Today, mortgage disclosures are incomprehensible to — and unread by — virtually everyone. The average credit card contract is now 30 pages, up from only one page in 1980. While lenders promote a few highly visible features — nominal interest rates, free gifts, and warm and fuzzy branding — the real revenue enhancers are the tricks and traps buried in the fine print. The CFPA would ensure that contracts are comprehensible and that consumers can compare terms. When consumers are able to make informed choices and comparisons, the industry will begin to innovate around their preferences — not around more tricks and traps.
The CFPA will promote comprehensible disclosure by pre-approving templates for “plain vanilla” contracts designed to be read in just a few minutes — a regulatory safe harbor that would reduce regulatory burden. The lender would fill in the blanks — like the interest rate, when a penalty is triggered, how much the penalty will be, and so on. Risk-based pricing would live on. And institutions could continue to offer complicated or risky products, so long as the risks and costs are disclosed in terms that can be read quickly and that can be clearly understood.

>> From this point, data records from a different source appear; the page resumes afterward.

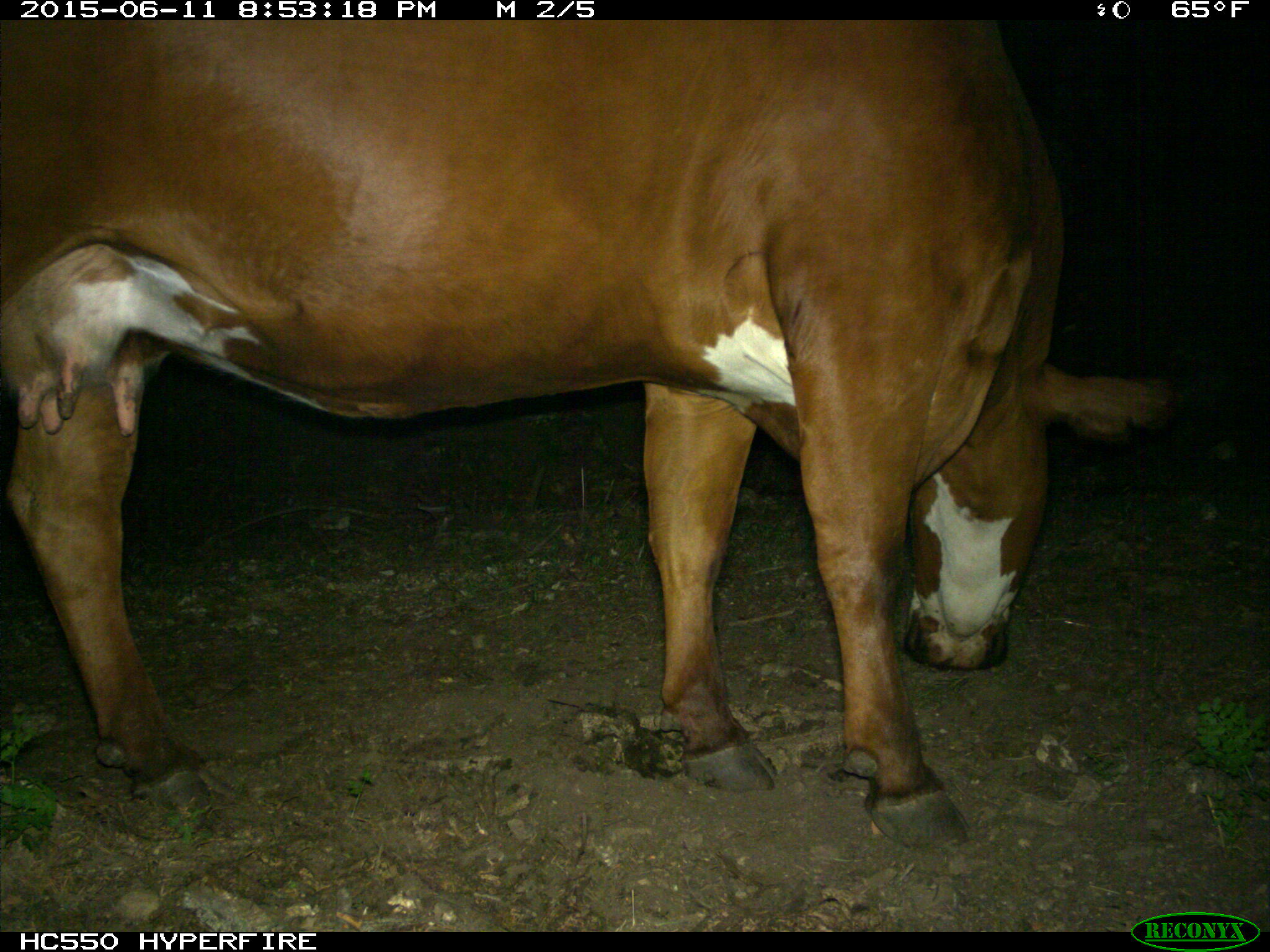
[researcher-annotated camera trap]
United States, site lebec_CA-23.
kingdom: Animalia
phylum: Chordata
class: Mammalia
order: Artiodactyla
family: Bovidae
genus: Bos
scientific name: Bos taurus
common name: domestic cow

Of course, even with a CFPA, consumers who go on shopping sprees they can’t afford would suffer the consequences. Personal responsibility will be as important as ever. But the CFPA will allow for consistent, across-the-board safety standards that ensure borrowers can understand the costs of their credit and compare products. The health and vibrancy of the consumer credit market — and our economy — depend on that.
Defenders of the status quo have long tried to make financial regulatory reform sound complicated and dangerous. The result has been lax standards and little oversight. Big financial institutions lobbied against the establishment of FDIC insurance in the 1930s, but the resulting security strengthened families, banks and the economy. Once again, real regulatory reform is needed. Dangerous consumer products have destabilized families and injected huge amounts of risk into our economy. Real regulatory reform means more than making tweaks on the margins and perpetuating a status quo that failed us. It means permitting bank examiners to focus on their areas of expertise — safety and soundness — while building an agency that has real expertise on — and that really cares about — consumer protection.
Elizabeth Warren chairs the Congressional Oversight Panel. She is a Harvard Law professor, teaching contract law, bankruptcy and commercial law. In May 2009, she was named one of Time magazine’s 100 Most Influential People in the World. This piece first appeared in the The Hill.
































































It’s frustrating to see that the possible conflict of regulators wasn’t addressed before especially because it’s reminiscent of the Pecora Commission’s findings on the “unbiased” brokers in 1933. The solution to the 1933 problem was the Securities Act. There was a clear correlation between the passage of that legislation and the decrease in the number of sales of unsound securities. Obviously with little regulation of financial institutions and credit card contracts up to 30 pages, consumers are at a huge disadvantage. A CFPA is not just necessary to increase consumer responsibility and protection, but long overdue.